I was able to use the following equation to find derivatives of matrix function:
$f(X+h) = f(X) + Ah + o(|h|) \quad \cdots (1)$
where $h$ is small displacement and $A$ is the jacobian matrix. I found couple more equations that find derivatives of matrix function:
$D_Yf(X) = \lim_{t->0} \frac{f(X+tY) - f(X)}{t} \quad \cdots (2)$
$D_Yf(X) = \lim_{t->0} \frac{f(X+tY) - f(X)}{t} = tr(Y^TU) \quad \cdots (3)$
It seems like the first equation and second equation are identical with (2) being more precise in terms of the definition of a derivative( Equation (2) also shows why $|h|^2$ is ignored). Furthermore, both (1) and (2) apply to functions $\mathbb{R}^n$->$\mathbb{R}^m$. Equation (3) seems to be special case of (2). Equation (3) was used like the following:
$f(X) = tr(AX)$ $D_Yf(X) = \lim_{t->0} \frac{f(X+tY)-f(X)}{t} \\ = \lim_{t->0} \frac{tr(A(X+tY) - tr(AX)}{t} \\ = \lim_{t->0} \frac{tr(AX+AtY] - tr(AX)}{t} \\ = \lim_{t->0} \frac{tr(tAY)}{t} \\ = \lim_{t->0} tr(AY)\\ = tr(AY) \\ = tr([AY]^T) \\ = tr(Y^TA^T)$
$U=A^T$, therefore $D_Yf(X) = A^T$.
Couple questions regarding those three equations:
Is $h$ in eq. (1) same as $tY$ in equation (2)?(something seems a bit missing in equation(1) to me...)
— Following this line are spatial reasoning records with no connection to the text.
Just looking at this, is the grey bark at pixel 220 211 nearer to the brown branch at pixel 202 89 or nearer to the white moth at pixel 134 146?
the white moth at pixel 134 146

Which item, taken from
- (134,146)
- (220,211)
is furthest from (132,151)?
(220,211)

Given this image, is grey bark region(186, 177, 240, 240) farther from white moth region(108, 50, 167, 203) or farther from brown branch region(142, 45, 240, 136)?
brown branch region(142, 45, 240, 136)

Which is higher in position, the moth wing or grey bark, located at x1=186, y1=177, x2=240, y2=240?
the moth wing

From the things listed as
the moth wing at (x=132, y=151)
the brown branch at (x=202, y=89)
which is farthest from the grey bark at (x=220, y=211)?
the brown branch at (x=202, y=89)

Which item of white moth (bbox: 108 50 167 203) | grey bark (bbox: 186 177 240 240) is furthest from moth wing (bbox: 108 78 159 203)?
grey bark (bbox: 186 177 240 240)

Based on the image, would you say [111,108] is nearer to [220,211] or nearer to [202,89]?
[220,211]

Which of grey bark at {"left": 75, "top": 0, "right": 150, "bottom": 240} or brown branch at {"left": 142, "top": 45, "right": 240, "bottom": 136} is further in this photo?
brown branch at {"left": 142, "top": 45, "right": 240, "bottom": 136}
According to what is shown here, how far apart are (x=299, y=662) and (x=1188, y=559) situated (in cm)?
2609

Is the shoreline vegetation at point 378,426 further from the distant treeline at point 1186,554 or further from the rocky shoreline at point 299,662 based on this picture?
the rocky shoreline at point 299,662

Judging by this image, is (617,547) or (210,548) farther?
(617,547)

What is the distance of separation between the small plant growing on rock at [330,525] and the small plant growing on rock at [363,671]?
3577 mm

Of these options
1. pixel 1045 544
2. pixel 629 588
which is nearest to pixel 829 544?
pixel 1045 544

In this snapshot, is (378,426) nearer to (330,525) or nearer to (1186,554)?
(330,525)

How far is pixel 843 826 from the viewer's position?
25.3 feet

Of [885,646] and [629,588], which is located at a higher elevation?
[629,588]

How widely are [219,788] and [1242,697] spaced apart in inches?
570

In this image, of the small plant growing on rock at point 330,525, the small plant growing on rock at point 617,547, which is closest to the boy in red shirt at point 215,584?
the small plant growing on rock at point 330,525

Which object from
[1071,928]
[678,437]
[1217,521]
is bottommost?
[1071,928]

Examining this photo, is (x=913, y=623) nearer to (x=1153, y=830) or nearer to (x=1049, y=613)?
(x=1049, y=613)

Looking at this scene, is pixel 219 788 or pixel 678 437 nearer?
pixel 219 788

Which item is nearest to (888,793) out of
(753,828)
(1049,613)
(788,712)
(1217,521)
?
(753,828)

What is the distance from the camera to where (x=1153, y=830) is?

I don't quite understand what $tr(Y^TU)$ meansin equation (3). $Y$ seems to be a directional matrix and $U$ seems to be the jacobian but what exactly does that expression mean? And how does formatting into $tr(Y^TU)$ form give us the derivative?
EDIT: they(where i found equation (3)) used column vector for the gradient. (http://www.tc.umn.edu/~nydic001/docs/unpubs/Schonemann_Trace_Derivatives_Presentation.pdf)